By chance, the business and shareholder communities are racked with dissension over the role of female directors at the same time the parliamentary arm of those communities, the Liberal Party, is engaged in one of its regular bouts on introspection about why it has so few female MPs.

AMP has been ground zero of the female director imbroglio, with various reactionaries using the resignation of Catherine Brenner and the departure (completed or pending) of three female directors as evidence that the emphasis on diversity on corporate boards was undermining governance and performance, was political correctness gone mad etc. Obviously, no one was drawing the same conclusion when white middle-aged men were presiding over the long string of corporate debacles in major companies in recent decades.
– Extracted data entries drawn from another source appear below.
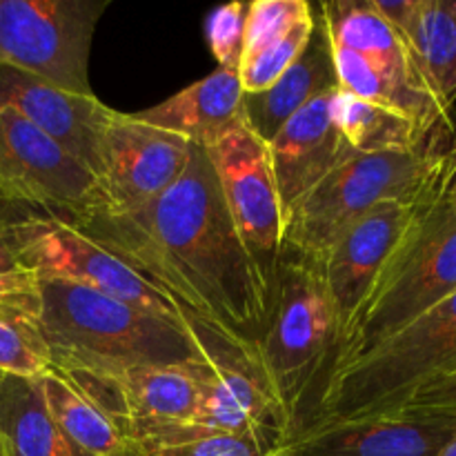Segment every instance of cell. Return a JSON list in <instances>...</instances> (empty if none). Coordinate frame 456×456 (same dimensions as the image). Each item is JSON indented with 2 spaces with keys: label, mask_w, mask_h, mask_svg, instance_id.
I'll list each match as a JSON object with an SVG mask.
<instances>
[{
  "label": "cell",
  "mask_w": 456,
  "mask_h": 456,
  "mask_svg": "<svg viewBox=\"0 0 456 456\" xmlns=\"http://www.w3.org/2000/svg\"><path fill=\"white\" fill-rule=\"evenodd\" d=\"M163 289L187 314L256 350L274 288L245 249L205 147L172 187L134 212L94 209L71 221Z\"/></svg>",
  "instance_id": "obj_1"
},
{
  "label": "cell",
  "mask_w": 456,
  "mask_h": 456,
  "mask_svg": "<svg viewBox=\"0 0 456 456\" xmlns=\"http://www.w3.org/2000/svg\"><path fill=\"white\" fill-rule=\"evenodd\" d=\"M36 325L53 370H129L203 359L190 319H165L62 281H40Z\"/></svg>",
  "instance_id": "obj_2"
},
{
  "label": "cell",
  "mask_w": 456,
  "mask_h": 456,
  "mask_svg": "<svg viewBox=\"0 0 456 456\" xmlns=\"http://www.w3.org/2000/svg\"><path fill=\"white\" fill-rule=\"evenodd\" d=\"M454 372L456 292L330 374L316 401L314 417L298 432L399 412L421 387Z\"/></svg>",
  "instance_id": "obj_3"
},
{
  "label": "cell",
  "mask_w": 456,
  "mask_h": 456,
  "mask_svg": "<svg viewBox=\"0 0 456 456\" xmlns=\"http://www.w3.org/2000/svg\"><path fill=\"white\" fill-rule=\"evenodd\" d=\"M444 147L356 154L341 160L285 216L283 254L316 263L361 216L381 203H430Z\"/></svg>",
  "instance_id": "obj_4"
},
{
  "label": "cell",
  "mask_w": 456,
  "mask_h": 456,
  "mask_svg": "<svg viewBox=\"0 0 456 456\" xmlns=\"http://www.w3.org/2000/svg\"><path fill=\"white\" fill-rule=\"evenodd\" d=\"M0 234L40 281L96 289L151 314L187 323L190 314L114 252L58 214L0 203Z\"/></svg>",
  "instance_id": "obj_5"
},
{
  "label": "cell",
  "mask_w": 456,
  "mask_h": 456,
  "mask_svg": "<svg viewBox=\"0 0 456 456\" xmlns=\"http://www.w3.org/2000/svg\"><path fill=\"white\" fill-rule=\"evenodd\" d=\"M456 292V203L432 200L383 272L328 377Z\"/></svg>",
  "instance_id": "obj_6"
},
{
  "label": "cell",
  "mask_w": 456,
  "mask_h": 456,
  "mask_svg": "<svg viewBox=\"0 0 456 456\" xmlns=\"http://www.w3.org/2000/svg\"><path fill=\"white\" fill-rule=\"evenodd\" d=\"M334 347V319L319 270L312 261L283 254L270 316L256 343V356L292 430L303 395L325 363L330 370Z\"/></svg>",
  "instance_id": "obj_7"
},
{
  "label": "cell",
  "mask_w": 456,
  "mask_h": 456,
  "mask_svg": "<svg viewBox=\"0 0 456 456\" xmlns=\"http://www.w3.org/2000/svg\"><path fill=\"white\" fill-rule=\"evenodd\" d=\"M107 0H0V65L92 96L89 52Z\"/></svg>",
  "instance_id": "obj_8"
},
{
  "label": "cell",
  "mask_w": 456,
  "mask_h": 456,
  "mask_svg": "<svg viewBox=\"0 0 456 456\" xmlns=\"http://www.w3.org/2000/svg\"><path fill=\"white\" fill-rule=\"evenodd\" d=\"M190 328L203 350L200 401L187 435H248L276 432L289 439L292 426L258 365L256 350L223 337L190 314Z\"/></svg>",
  "instance_id": "obj_9"
},
{
  "label": "cell",
  "mask_w": 456,
  "mask_h": 456,
  "mask_svg": "<svg viewBox=\"0 0 456 456\" xmlns=\"http://www.w3.org/2000/svg\"><path fill=\"white\" fill-rule=\"evenodd\" d=\"M0 203L78 221L102 205L98 181L56 141L0 107Z\"/></svg>",
  "instance_id": "obj_10"
},
{
  "label": "cell",
  "mask_w": 456,
  "mask_h": 456,
  "mask_svg": "<svg viewBox=\"0 0 456 456\" xmlns=\"http://www.w3.org/2000/svg\"><path fill=\"white\" fill-rule=\"evenodd\" d=\"M426 205H408L396 200L377 205L365 216L352 223L314 263L334 319L337 347L332 361L347 343L383 272L408 239L410 230Z\"/></svg>",
  "instance_id": "obj_11"
},
{
  "label": "cell",
  "mask_w": 456,
  "mask_h": 456,
  "mask_svg": "<svg viewBox=\"0 0 456 456\" xmlns=\"http://www.w3.org/2000/svg\"><path fill=\"white\" fill-rule=\"evenodd\" d=\"M205 150L245 249L274 288L283 256L285 209L272 172L267 142L240 123Z\"/></svg>",
  "instance_id": "obj_12"
},
{
  "label": "cell",
  "mask_w": 456,
  "mask_h": 456,
  "mask_svg": "<svg viewBox=\"0 0 456 456\" xmlns=\"http://www.w3.org/2000/svg\"><path fill=\"white\" fill-rule=\"evenodd\" d=\"M200 361L129 370H56L116 423L129 448L142 436L194 419Z\"/></svg>",
  "instance_id": "obj_13"
},
{
  "label": "cell",
  "mask_w": 456,
  "mask_h": 456,
  "mask_svg": "<svg viewBox=\"0 0 456 456\" xmlns=\"http://www.w3.org/2000/svg\"><path fill=\"white\" fill-rule=\"evenodd\" d=\"M191 142L154 127L136 114L110 110L101 138L98 190L105 212H134L176 183L191 154Z\"/></svg>",
  "instance_id": "obj_14"
},
{
  "label": "cell",
  "mask_w": 456,
  "mask_h": 456,
  "mask_svg": "<svg viewBox=\"0 0 456 456\" xmlns=\"http://www.w3.org/2000/svg\"><path fill=\"white\" fill-rule=\"evenodd\" d=\"M456 417L390 412L359 421L305 428L283 445L281 456H436Z\"/></svg>",
  "instance_id": "obj_15"
},
{
  "label": "cell",
  "mask_w": 456,
  "mask_h": 456,
  "mask_svg": "<svg viewBox=\"0 0 456 456\" xmlns=\"http://www.w3.org/2000/svg\"><path fill=\"white\" fill-rule=\"evenodd\" d=\"M0 107H9L47 134L98 181L102 127L111 107L94 94L65 92L7 65H0Z\"/></svg>",
  "instance_id": "obj_16"
},
{
  "label": "cell",
  "mask_w": 456,
  "mask_h": 456,
  "mask_svg": "<svg viewBox=\"0 0 456 456\" xmlns=\"http://www.w3.org/2000/svg\"><path fill=\"white\" fill-rule=\"evenodd\" d=\"M337 89H330L307 102L267 142L285 216L316 183L323 181L346 156L352 154L350 145L332 120V98Z\"/></svg>",
  "instance_id": "obj_17"
},
{
  "label": "cell",
  "mask_w": 456,
  "mask_h": 456,
  "mask_svg": "<svg viewBox=\"0 0 456 456\" xmlns=\"http://www.w3.org/2000/svg\"><path fill=\"white\" fill-rule=\"evenodd\" d=\"M337 87L332 49H330L328 34L316 12L314 31L301 56L265 92L243 94V102H240L243 125L263 142H270L307 102Z\"/></svg>",
  "instance_id": "obj_18"
},
{
  "label": "cell",
  "mask_w": 456,
  "mask_h": 456,
  "mask_svg": "<svg viewBox=\"0 0 456 456\" xmlns=\"http://www.w3.org/2000/svg\"><path fill=\"white\" fill-rule=\"evenodd\" d=\"M243 85L239 71H212L187 85L167 101L138 111V118L183 136L191 145L212 147L218 138L243 123Z\"/></svg>",
  "instance_id": "obj_19"
},
{
  "label": "cell",
  "mask_w": 456,
  "mask_h": 456,
  "mask_svg": "<svg viewBox=\"0 0 456 456\" xmlns=\"http://www.w3.org/2000/svg\"><path fill=\"white\" fill-rule=\"evenodd\" d=\"M316 12L332 43L361 53L403 87L435 98L405 38L374 9L372 0H332L321 3Z\"/></svg>",
  "instance_id": "obj_20"
},
{
  "label": "cell",
  "mask_w": 456,
  "mask_h": 456,
  "mask_svg": "<svg viewBox=\"0 0 456 456\" xmlns=\"http://www.w3.org/2000/svg\"><path fill=\"white\" fill-rule=\"evenodd\" d=\"M0 450L3 456H80L58 430L40 377L0 374Z\"/></svg>",
  "instance_id": "obj_21"
},
{
  "label": "cell",
  "mask_w": 456,
  "mask_h": 456,
  "mask_svg": "<svg viewBox=\"0 0 456 456\" xmlns=\"http://www.w3.org/2000/svg\"><path fill=\"white\" fill-rule=\"evenodd\" d=\"M332 120L352 151L386 154L419 151L441 145V138L401 111L363 101L337 89L332 98Z\"/></svg>",
  "instance_id": "obj_22"
},
{
  "label": "cell",
  "mask_w": 456,
  "mask_h": 456,
  "mask_svg": "<svg viewBox=\"0 0 456 456\" xmlns=\"http://www.w3.org/2000/svg\"><path fill=\"white\" fill-rule=\"evenodd\" d=\"M401 36L436 101H456V0H417Z\"/></svg>",
  "instance_id": "obj_23"
},
{
  "label": "cell",
  "mask_w": 456,
  "mask_h": 456,
  "mask_svg": "<svg viewBox=\"0 0 456 456\" xmlns=\"http://www.w3.org/2000/svg\"><path fill=\"white\" fill-rule=\"evenodd\" d=\"M40 386L58 430L80 456H132V448L116 423L61 372L52 368L40 377Z\"/></svg>",
  "instance_id": "obj_24"
},
{
  "label": "cell",
  "mask_w": 456,
  "mask_h": 456,
  "mask_svg": "<svg viewBox=\"0 0 456 456\" xmlns=\"http://www.w3.org/2000/svg\"><path fill=\"white\" fill-rule=\"evenodd\" d=\"M288 444L276 432L248 435H199L136 450L132 456H281Z\"/></svg>",
  "instance_id": "obj_25"
},
{
  "label": "cell",
  "mask_w": 456,
  "mask_h": 456,
  "mask_svg": "<svg viewBox=\"0 0 456 456\" xmlns=\"http://www.w3.org/2000/svg\"><path fill=\"white\" fill-rule=\"evenodd\" d=\"M52 370V354L34 321L0 307V374L38 379Z\"/></svg>",
  "instance_id": "obj_26"
},
{
  "label": "cell",
  "mask_w": 456,
  "mask_h": 456,
  "mask_svg": "<svg viewBox=\"0 0 456 456\" xmlns=\"http://www.w3.org/2000/svg\"><path fill=\"white\" fill-rule=\"evenodd\" d=\"M312 12L314 7L305 0H254L249 3L243 62L261 53L270 45L279 43L298 22L312 16Z\"/></svg>",
  "instance_id": "obj_27"
},
{
  "label": "cell",
  "mask_w": 456,
  "mask_h": 456,
  "mask_svg": "<svg viewBox=\"0 0 456 456\" xmlns=\"http://www.w3.org/2000/svg\"><path fill=\"white\" fill-rule=\"evenodd\" d=\"M314 25H316V9L312 12V16H307L305 20L298 22V25L294 27L288 36H283L279 43L270 45V47L263 49L261 53H256L254 58L245 61L239 69L243 92L245 94L265 92L272 83H276V80L285 74V69H288V67L301 56L307 40H310L312 31H314Z\"/></svg>",
  "instance_id": "obj_28"
},
{
  "label": "cell",
  "mask_w": 456,
  "mask_h": 456,
  "mask_svg": "<svg viewBox=\"0 0 456 456\" xmlns=\"http://www.w3.org/2000/svg\"><path fill=\"white\" fill-rule=\"evenodd\" d=\"M249 3H227L212 9L205 20L208 45L221 69L239 71L245 52Z\"/></svg>",
  "instance_id": "obj_29"
},
{
  "label": "cell",
  "mask_w": 456,
  "mask_h": 456,
  "mask_svg": "<svg viewBox=\"0 0 456 456\" xmlns=\"http://www.w3.org/2000/svg\"><path fill=\"white\" fill-rule=\"evenodd\" d=\"M0 307L18 312L29 321L40 314V279L20 263L0 234Z\"/></svg>",
  "instance_id": "obj_30"
},
{
  "label": "cell",
  "mask_w": 456,
  "mask_h": 456,
  "mask_svg": "<svg viewBox=\"0 0 456 456\" xmlns=\"http://www.w3.org/2000/svg\"><path fill=\"white\" fill-rule=\"evenodd\" d=\"M401 410L423 414H448L456 417V372L421 387ZM399 410V412H401Z\"/></svg>",
  "instance_id": "obj_31"
},
{
  "label": "cell",
  "mask_w": 456,
  "mask_h": 456,
  "mask_svg": "<svg viewBox=\"0 0 456 456\" xmlns=\"http://www.w3.org/2000/svg\"><path fill=\"white\" fill-rule=\"evenodd\" d=\"M435 200L439 203H456V132L444 147L439 181H436Z\"/></svg>",
  "instance_id": "obj_32"
},
{
  "label": "cell",
  "mask_w": 456,
  "mask_h": 456,
  "mask_svg": "<svg viewBox=\"0 0 456 456\" xmlns=\"http://www.w3.org/2000/svg\"><path fill=\"white\" fill-rule=\"evenodd\" d=\"M436 456H456V426H454L452 435H450V439L445 441V445L441 448V452Z\"/></svg>",
  "instance_id": "obj_33"
},
{
  "label": "cell",
  "mask_w": 456,
  "mask_h": 456,
  "mask_svg": "<svg viewBox=\"0 0 456 456\" xmlns=\"http://www.w3.org/2000/svg\"><path fill=\"white\" fill-rule=\"evenodd\" d=\"M0 456H3V450H0Z\"/></svg>",
  "instance_id": "obj_34"
}]
</instances>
Where were the women when HIH was collapsing, when James Hardie was ducking its responsibilities, when Babcock and Brown got found out by the financial crisis, when Commonwealth Financial Planning was ripping off customers, when our biggest miners were trashing billions in shareholder value? Or we could go back further to the 1980s, if you like. Strong correlation between incompetence and criminality and having a penis, no?

As writer Jane Caro has noted so well, women should have the right to be every bit as mediocre as men, because god knows there are plenty of mediocre male directors, and CEOs and other executives raking in the big bucks while doing little for, or undermining, the companies that employ them or appoint them to boards. As the AMP example demonstrates, however, perhaps female directors are more prepared to accept responsibility for poor performance than their male counterparts -- a habit that women will have to learn to shake if they're to match male directors.